[Görevler ve alıştırmalar]:
#1 15 Temmuz yazısına göre aşağıdaki soruları cevaplayın.
(a) 15 Temmuz, silahlı bir müdahale ile neyi ele geçirme girişimiydi?
(b) AK Parti ülke yönetimine nasıl bir çoğunlukla geldi?
(c) Cumhuriyet mitinglerini düzenleyenler kendilerini ne olarak ilan ediyordu?
#2 15 Temmuz yazısında "On beş yıllık" sözlerinin geçtiği yerden başlayın, "ancak sonuç alamadılar." sözlerinden sonra durun ve aradaki kısmı hiç değiştirmeden kopyalayın.
#3 15 Temmuz yazısında "On beş yıllık geçmişimizi" diye başlayan paragrafı, ana bilgileri koruyarak daha kısa biçimde yeniden yazın.

[Kaynak]:

İdris Ortakaya

15 Temmuz ihaneti kesintisiz olarak devam etmektedir…

İdris Ortakaya

15 Temmuz silahlı bir müdahale ile ülke yönetimini ele geçirme girişimiydi. Aslında ihanet 15 Temmuzdan çok daha önce başlatılmış ve ülkemiz yangın yerine çevrilmişti.

On beş yıllık geçmişimizi hatırlamaya çalışabilirsek meseleyi daha net bir şekilde görme imkanına kavuşabiliriz. AK Parti büyük bir çoğunlukla ülke yönetimine geldi. Bu sonucu kabullenemeyen vesayet odakları hemen faaliyete geçtiler. Cumhuriyet mitinglerini hatırlayınız. Bu mitingleri düzenleyenleri hatırlayınız. Kendilerini Cumhuriyet kahramanı olarak ilan edenler kendi dışındaki tüm halk kitlelerini Cumhuriyet düşmanı olarak ilan ediyorlardı. Çok çaba harcadılar ancak sonuç alamadılar.

[Verilen bilgiler]:
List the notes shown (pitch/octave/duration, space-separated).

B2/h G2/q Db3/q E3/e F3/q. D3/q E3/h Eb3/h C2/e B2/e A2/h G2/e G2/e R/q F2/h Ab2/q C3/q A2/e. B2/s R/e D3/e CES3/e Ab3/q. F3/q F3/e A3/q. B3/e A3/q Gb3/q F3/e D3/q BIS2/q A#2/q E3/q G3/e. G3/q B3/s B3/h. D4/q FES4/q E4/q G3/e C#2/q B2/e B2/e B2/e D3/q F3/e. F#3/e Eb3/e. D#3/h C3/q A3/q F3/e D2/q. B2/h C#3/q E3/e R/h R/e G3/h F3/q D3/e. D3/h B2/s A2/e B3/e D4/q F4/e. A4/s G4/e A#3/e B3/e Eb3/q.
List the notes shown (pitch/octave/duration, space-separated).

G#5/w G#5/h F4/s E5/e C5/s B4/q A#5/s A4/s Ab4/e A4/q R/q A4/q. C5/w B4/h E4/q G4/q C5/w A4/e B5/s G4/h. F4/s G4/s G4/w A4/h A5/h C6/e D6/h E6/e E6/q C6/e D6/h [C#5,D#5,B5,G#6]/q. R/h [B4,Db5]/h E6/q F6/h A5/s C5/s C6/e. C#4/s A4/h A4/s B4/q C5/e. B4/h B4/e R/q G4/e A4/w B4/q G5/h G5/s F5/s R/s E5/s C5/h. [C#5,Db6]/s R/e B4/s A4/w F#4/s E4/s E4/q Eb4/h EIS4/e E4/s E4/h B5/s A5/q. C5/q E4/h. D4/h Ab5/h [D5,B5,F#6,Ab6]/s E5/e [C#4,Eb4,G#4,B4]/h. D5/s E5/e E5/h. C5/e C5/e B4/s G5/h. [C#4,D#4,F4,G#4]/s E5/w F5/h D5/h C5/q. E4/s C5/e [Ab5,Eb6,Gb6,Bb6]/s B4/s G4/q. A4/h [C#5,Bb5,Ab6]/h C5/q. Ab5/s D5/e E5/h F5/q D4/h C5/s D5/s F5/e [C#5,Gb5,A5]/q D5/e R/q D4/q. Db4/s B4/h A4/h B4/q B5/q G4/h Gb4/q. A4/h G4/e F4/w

[Alıştırma cevapları]:
#1
(a) Ülke yönetimini.
(b) Büyük bir çoğunlukla.
(c) Cumhuriyet kahramanı olarak.

#2
On beş yıllık geçmişimizi hatırlamaya çalışabilirsek meseleyi daha net bir şekilde görme imkanına kavuşabiliriz. AK Parti büyük bir çoğunlukla ülke yönetimine geldi. Bu sonucu kabullenemeyen vesayet odakları hemen faaliyete geçtiler. Cumhuriyet mitinglerini hatırlayınız. Bu mitingleri düzenleyenleri hatırlayınız. Kendilerini Cumhuriyet kahramanı olarak ilan edenler kendi dışındaki tüm halk kitlelerini Cumhuriyet düşmanı olarak ilan ediyorlardı. Çok çaba harcadılar ancak sonuç alamadılar.

#3 AK Parti büyük bir çoğunlukla ülke yönetimine gelince bu sonucu kabullenemeyen vesayet odakları hemen harekete geçti. Cumhuriyet mitinglerini düzenleyenler kendilerini Cumhuriyet kahramanı, kendileri dışındaki tüm halkı ise Cumhuriyet düşmanı ilan etti. Çok çaba harcadılar ama sonuç alamadılar.